My sources say Britain was, in fact, behind the 1996 assassination attempt. London's frantic, hamfisted reaction certainly reinforces this belief. The US and Britain rarely use their own agents to assassinate foreign opponents: they work through local opposition groups, or friendly intelligence services.
For example, CIA organized Iraqi opposition groups to try to kill Saddam Hussein; and Iran's marxist underground, `mujihadin-i-khalq,' to plant bombs that killed many members of Iran's Islamic government. Afghan leader Gulbadin Hekmatyar told me local agents paid by CIA tried to kill him in Peshawar using powerful truck bomb. CIA got Lebanon's intelligence service, the Deuxieme Bureau, to mount an unsuccessful attempt to kill Shia leader, Sheik Fadlallah, with a car bomb that killed 100 people.

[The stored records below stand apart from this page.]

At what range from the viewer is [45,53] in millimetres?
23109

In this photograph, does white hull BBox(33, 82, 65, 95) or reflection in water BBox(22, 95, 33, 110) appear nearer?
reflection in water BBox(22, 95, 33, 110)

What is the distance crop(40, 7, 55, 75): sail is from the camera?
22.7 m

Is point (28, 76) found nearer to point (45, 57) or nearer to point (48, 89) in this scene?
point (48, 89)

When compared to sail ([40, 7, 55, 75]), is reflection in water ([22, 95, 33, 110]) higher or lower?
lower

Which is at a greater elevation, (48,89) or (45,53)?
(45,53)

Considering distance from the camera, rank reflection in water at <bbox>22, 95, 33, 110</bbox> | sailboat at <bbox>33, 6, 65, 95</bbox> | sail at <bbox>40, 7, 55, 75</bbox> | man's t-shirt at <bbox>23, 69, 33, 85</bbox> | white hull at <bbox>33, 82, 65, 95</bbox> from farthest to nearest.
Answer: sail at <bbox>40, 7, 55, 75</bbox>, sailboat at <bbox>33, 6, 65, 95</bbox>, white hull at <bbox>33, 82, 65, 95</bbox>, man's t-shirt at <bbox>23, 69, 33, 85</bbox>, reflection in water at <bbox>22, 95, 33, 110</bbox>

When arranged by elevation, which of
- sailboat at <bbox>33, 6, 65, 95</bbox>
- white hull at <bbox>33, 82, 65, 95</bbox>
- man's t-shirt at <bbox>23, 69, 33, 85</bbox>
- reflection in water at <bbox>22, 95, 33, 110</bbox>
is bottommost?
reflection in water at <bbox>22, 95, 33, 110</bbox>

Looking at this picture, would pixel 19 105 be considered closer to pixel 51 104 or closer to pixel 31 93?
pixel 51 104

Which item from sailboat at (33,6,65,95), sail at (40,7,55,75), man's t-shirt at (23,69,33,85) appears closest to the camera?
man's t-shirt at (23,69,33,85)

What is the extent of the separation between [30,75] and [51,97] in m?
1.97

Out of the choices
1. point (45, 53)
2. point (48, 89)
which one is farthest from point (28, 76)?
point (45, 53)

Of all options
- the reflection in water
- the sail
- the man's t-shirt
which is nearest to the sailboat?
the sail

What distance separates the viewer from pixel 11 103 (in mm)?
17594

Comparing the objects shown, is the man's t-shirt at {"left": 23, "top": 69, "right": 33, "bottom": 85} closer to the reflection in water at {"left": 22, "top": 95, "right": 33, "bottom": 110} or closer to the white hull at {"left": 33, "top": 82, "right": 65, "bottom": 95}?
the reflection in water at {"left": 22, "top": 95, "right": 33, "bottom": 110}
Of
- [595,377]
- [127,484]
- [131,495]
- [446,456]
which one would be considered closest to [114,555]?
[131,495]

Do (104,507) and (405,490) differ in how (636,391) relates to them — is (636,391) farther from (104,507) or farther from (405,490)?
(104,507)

According to the highest French intelligence source, France's spy agency, SDECE, was ordered to assassinate Khadaffi during the brief conflict a decade ago between Paris and Tripoli over Chad's Aozou Strip. French agents secreted an altitude-triggered bomb in a fire extinguisher aboard Khadaffi's private jet. When French Foreign Legionnaires disguised as Chadian tribesmen drove the Libyans out of Chad, and relations between Paris and Tripoli improved, SDECE agents were ordered to covertly remove the bomb.
In a tit for tat, Libya now demands France hand over Shayler - just as the US, Britain, and France demand Libya extradite agents suspected in bombing PanAm and UTA jetliners. It's all enough to make one cynical.
[Eric Margolis is a syndicated foreign affairs columnist and broadcaster based in Toronto, Canada.]
Copyright © 1998 Eric Margolis - All Rights Reserved
To: conservativecorner
Wooo hooo Joel Mowbray is a burr in the side of the State Department. We should not be having truck with any tyrant, period.
To: Shermy
The arabia.com article or one based on it was the one i read.
WOnder the plot above is the Osama one or were the Brits using Afghan Arabs? Or one and the same?
To: swarthyguy
He is dressing like the wrestler "Akim, The African Drean".